— Start —

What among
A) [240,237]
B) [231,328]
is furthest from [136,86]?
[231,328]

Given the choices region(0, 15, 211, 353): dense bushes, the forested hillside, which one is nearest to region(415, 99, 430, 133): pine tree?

— End —

**WHAT IS REQUIRED**
Print the material above line for line, keeping every word, number, and bracket unchanged.

**RESULT OF THIS TASK**
What among
A) [240,237]
B) [231,328]
is furthest from [136,86]?
[231,328]

Given the choices region(0, 15, 211, 353): dense bushes, the forested hillside, which one is nearest to region(415, 99, 430, 133): pine tree?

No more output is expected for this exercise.